I have a excel file which do not have any column headers. Like the one shown below:
I have a separate JSON file which explains me that column A is number of customers, column B is number of products they bought...etc.
{
"excel_template": "template.xlsx",
"excel_sheets": [
{"sheet_name": "Daily",
"id_column": "A",
"frequency": "daily"
"header" : "Number of Customers"
}
]
}
I read this excel file as a pandas data frame using pandas.read_excel(headers=None) function.
In the data frame now I want to establish the column references like the column A is number of customers and print column A.
Without manually calculating the index of the column by the alphabetic reference of the column in excel file, how can I do it. Thanks
CodePudding user response:
You need to know how the JSON file you have is recorded in order to give you an accurate answer.
However, by default, columns in pandas can be output as df.columns
if you want to change
df.columns = ['name1', 'name2',.....]
You can do this.
df.rename(columns = {'A':'name1',F':'name5'},inplace=True)

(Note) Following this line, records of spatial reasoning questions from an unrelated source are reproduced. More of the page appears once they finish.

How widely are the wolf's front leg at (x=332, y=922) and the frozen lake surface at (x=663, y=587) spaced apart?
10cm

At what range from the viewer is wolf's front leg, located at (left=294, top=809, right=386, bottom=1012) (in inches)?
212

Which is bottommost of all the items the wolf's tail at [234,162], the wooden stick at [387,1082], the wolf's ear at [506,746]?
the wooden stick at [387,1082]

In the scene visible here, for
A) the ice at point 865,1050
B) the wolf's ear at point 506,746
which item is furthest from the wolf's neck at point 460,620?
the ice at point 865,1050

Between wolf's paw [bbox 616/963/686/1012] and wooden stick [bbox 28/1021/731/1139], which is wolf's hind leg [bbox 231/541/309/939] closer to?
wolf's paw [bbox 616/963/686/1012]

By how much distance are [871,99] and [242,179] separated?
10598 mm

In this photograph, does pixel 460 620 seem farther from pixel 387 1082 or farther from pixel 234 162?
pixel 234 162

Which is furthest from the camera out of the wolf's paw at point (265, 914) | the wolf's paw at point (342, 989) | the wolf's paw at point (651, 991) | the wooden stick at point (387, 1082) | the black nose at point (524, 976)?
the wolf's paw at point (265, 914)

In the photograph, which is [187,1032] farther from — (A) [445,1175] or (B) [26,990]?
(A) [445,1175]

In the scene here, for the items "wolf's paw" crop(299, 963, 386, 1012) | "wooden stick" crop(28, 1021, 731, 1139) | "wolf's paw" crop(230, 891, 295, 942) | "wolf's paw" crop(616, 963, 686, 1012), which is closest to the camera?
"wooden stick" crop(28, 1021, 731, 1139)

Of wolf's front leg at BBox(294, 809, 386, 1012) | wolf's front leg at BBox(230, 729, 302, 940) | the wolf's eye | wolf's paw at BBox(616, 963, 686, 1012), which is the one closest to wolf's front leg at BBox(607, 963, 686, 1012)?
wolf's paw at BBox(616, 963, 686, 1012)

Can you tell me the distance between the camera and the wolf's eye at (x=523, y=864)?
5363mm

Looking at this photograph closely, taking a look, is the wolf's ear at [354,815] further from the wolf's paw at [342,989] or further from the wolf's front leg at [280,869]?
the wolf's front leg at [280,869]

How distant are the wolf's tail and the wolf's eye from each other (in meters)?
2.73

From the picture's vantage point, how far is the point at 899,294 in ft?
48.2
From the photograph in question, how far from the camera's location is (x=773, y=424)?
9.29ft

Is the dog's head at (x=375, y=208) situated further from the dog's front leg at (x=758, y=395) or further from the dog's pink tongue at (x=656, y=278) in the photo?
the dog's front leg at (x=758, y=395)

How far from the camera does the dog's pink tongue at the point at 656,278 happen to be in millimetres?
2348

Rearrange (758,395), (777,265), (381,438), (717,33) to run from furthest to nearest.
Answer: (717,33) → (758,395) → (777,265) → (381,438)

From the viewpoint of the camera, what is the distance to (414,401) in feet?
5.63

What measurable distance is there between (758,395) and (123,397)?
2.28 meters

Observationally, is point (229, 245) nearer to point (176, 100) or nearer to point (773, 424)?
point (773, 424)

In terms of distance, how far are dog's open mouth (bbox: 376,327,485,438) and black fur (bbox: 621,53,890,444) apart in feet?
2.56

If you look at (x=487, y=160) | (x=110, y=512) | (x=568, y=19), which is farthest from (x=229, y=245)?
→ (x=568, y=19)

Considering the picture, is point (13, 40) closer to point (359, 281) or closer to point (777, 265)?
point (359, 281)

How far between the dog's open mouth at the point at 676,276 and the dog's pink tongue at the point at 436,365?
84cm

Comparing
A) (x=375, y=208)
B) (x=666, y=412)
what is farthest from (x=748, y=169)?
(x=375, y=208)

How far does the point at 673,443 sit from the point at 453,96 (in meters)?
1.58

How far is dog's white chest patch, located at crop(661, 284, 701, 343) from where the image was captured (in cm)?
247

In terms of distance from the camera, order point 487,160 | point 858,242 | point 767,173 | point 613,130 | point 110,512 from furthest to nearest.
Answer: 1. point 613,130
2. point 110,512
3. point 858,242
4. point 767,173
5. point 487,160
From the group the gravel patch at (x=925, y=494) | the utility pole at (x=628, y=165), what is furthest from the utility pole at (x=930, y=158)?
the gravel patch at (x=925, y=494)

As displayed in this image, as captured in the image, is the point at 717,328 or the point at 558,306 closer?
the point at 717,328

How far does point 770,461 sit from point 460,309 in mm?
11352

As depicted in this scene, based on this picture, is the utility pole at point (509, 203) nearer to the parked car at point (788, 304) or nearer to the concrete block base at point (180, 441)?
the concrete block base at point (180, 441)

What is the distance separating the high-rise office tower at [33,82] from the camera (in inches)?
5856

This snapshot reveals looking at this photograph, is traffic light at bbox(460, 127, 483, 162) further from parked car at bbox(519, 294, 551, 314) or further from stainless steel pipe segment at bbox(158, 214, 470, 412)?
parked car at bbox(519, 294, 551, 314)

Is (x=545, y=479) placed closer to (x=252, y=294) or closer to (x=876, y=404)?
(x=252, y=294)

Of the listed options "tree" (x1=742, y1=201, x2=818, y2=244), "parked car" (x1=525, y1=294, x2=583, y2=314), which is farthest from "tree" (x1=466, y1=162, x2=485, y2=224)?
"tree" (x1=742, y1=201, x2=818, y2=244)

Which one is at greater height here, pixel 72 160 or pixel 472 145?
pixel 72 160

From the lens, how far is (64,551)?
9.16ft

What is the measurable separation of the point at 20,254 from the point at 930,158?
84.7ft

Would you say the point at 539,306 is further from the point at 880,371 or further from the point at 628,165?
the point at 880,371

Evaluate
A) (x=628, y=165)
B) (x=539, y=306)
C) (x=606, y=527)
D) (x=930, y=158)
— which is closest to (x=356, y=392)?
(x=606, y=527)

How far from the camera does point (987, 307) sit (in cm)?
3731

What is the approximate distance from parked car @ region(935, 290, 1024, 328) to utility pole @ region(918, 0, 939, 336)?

I don't know how the column is recorded in JSON, but...
After import json
read the json and make this column name into a list with
df.columns = json_column_name
or
df2 = pd.read_json('jsonfile')
so if they are in columns then
df.columns = df2.columns
would also be possible.
If the column order in the JSON is different from the excel file, you need to create a dict and rename it.
CodePudding user response:
You can use names
parameter:
namesarray-like, default None
List of column names to use.
An simple example:
df = pd.read_excel('tmp.xls', header=None, names=['ID', 'name'])
You can extract the names from your json file as a string list then fill in names
parameter.
For details refer to pandas document.